At its core, what is prop trading? It’s straightforward: you trade with firm capital instead of your own. If you make money, you keep a share of the profits and the proprietary trading firm takes the rest. The model started on Wall Street but in recent years has moved online, making it accessible to retail prop traders worldwide.
The most common setup is the prop firm challenge. Traders pay a fee, aim for profit targets, and must stay within strict drawdown limits. Passing earns you a funded account, failing means starting over. These challenges are meant to weed out reckless traders, though many skilled ones see them as a barrier.
Instant funded prop firms has become the alternative. Instead of grinding through weeks of testing, traders can start with live capital right away. While crypto props popularized this model, some forex firms now offer it too. At the same time,
crypto prop trading firms like Mubite don’t only stick to instant funding. Many also provide one-step and two-step challenges for traders who want a structured path to scaling.

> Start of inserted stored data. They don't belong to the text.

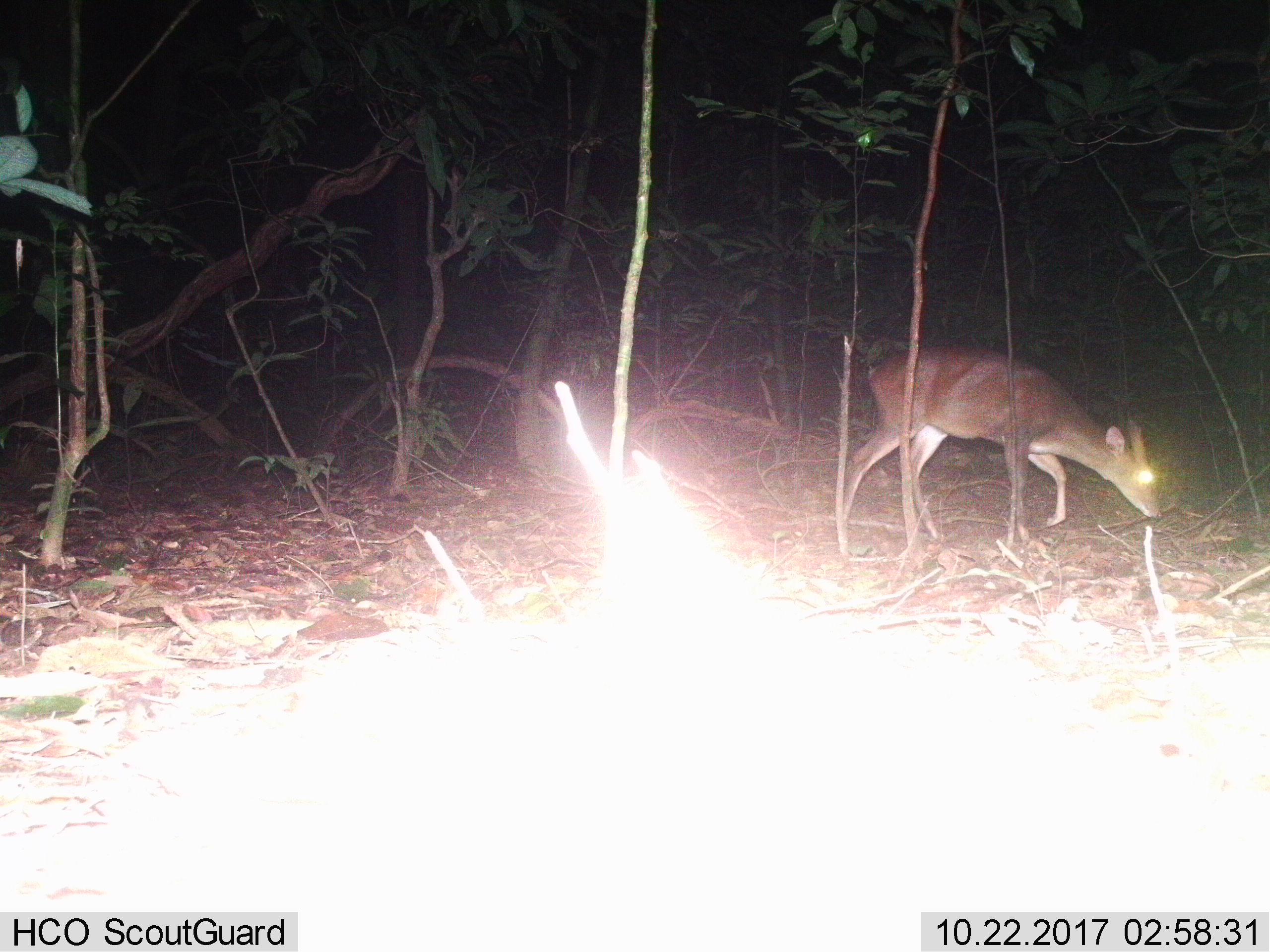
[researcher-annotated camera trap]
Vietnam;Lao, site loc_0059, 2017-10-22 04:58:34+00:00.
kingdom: Animalia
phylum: Chordata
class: Mammalia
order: Artiodactyla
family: Cervidae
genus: Muntiacus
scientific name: Muntiacus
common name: muntjacs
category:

Every model includes rules to protect the firm’s money: limits on daily losses, maximum drawdown, and sometimes consistency requirements. Payouts are usually split 70/30 to 90/10 in favor of the trader. Payment timing depends on the firm. Forex props often pay monthly or bi-weekly, while crypto props process withdrawals faster, sometimes within days.
Platforms reflect the market being traded. Forex props usually run on MT4 or MT5 with trading
indicators strategies. Crypto prop trading firms connect directly to exchanges like
Bybit, Binance, OKX. Dashboards track performance in real time, so
the funded trader can see exactly where they stand. The structure a firm chooses determines how quickly you get capital and how much flexibility you have once funded.